MANILA, Philippines—Civil society groups on Friday brought their issue with the Commission on Elections (Comelec) to the United Nations, accusing the Philippine government of violating their right to vote and of turning over to a foreign entity the conduct of the technical aspect of the country’s elections.
The group, led by former Vice President Teofisto Guingona Jr., submitted a petition to the UN Human Rights Committee, a treaty-based mechanism in the UN system for the redress of international human rights abuses.
They want the committee to declare the Philippines in violation of their right to suffrage.
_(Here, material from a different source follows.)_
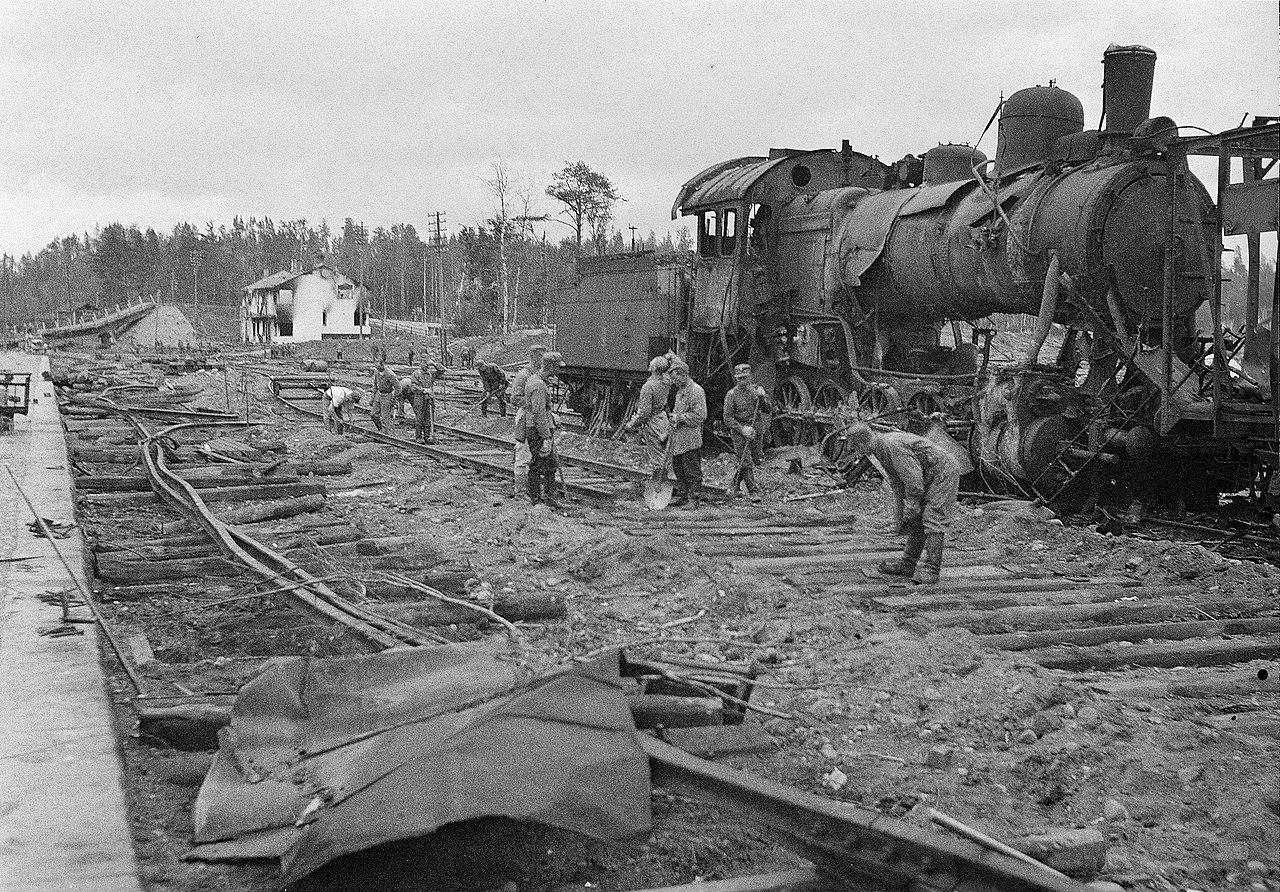 Ремонт на станции Хиитола после советской бомбардировки.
“We request that this committee find and declare that the Republic of the Philippines breached its international obligation to guarantee the right of the [petitioners] to the free expression of their will as electors,” they said.
The petitioners said they had to appeal to the United Nations because they had exhausted all domestic remedies, including the filing of three separate cases in the Supreme Court.
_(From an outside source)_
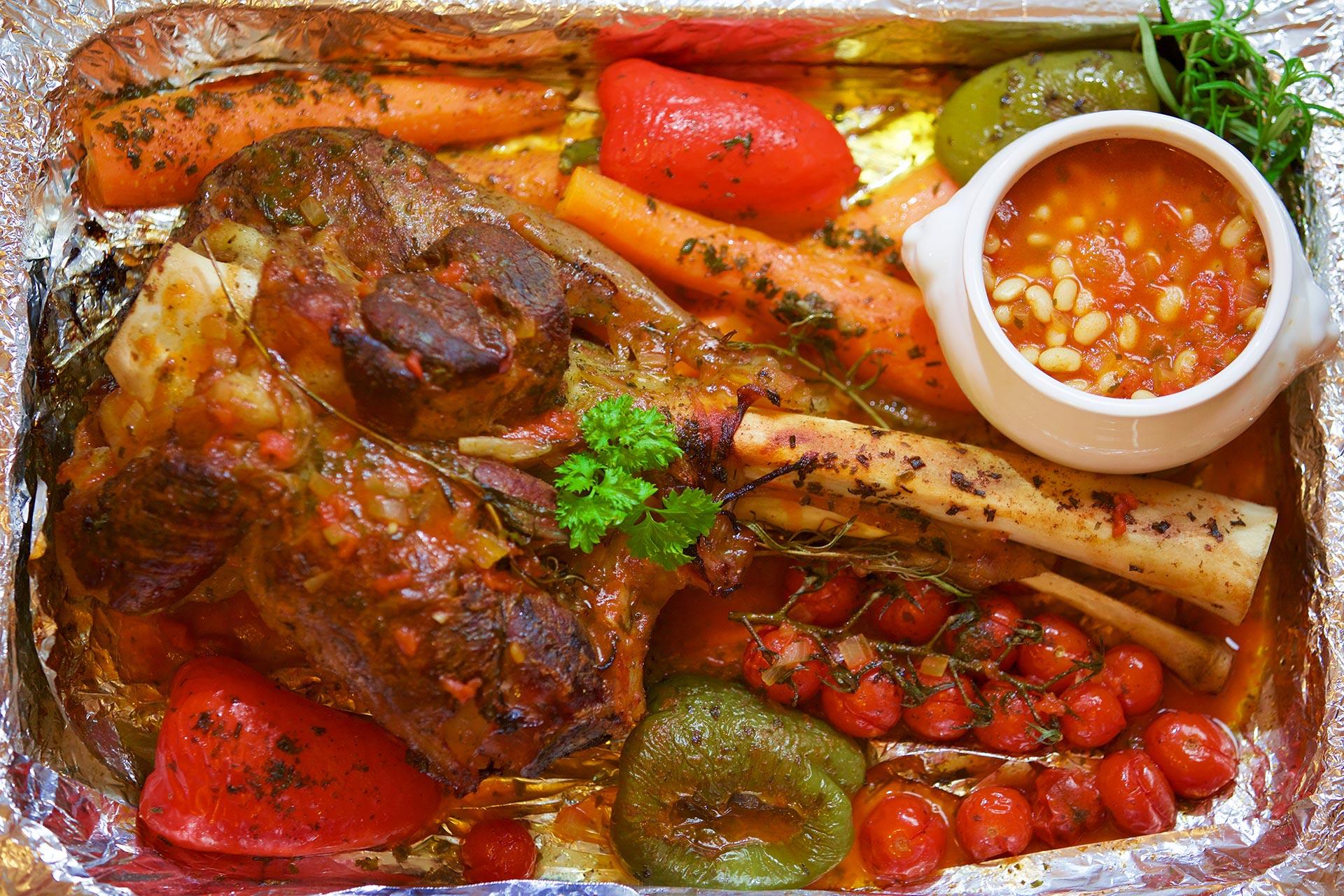 Bob Tschorba mit schmackhaftem Fleisch und Gemüse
“The Philippines violated the [petitioners’] right to the free expression of their will as electors during the May 10, 2010, automated elections, and continues to violate such right in its conduct of the May 13, 2013, automated elections,” said the petition, which was sent by e-mail and registered mail to the Office of the High Commissioner for Human Rights in Geneva, Switzerland.
“[The government] gave complete control of the technical aspects of these automated elections to a foreign entity, Smartmatic, thereby compromising the secrecy, security, and validity of the votes made or might be made by the [petitioners],” it said.
The UN Human Rights Committee, one of nine UN human rights treaty bodies, considers cases pertaining to the compliance with the International Covenant on Civil and Political Rights of states that have acceded to its protocols. It allows persons within the jurisdiction of these states to submit complaints to it requesting a determination whether provisions of the covenant have been violated.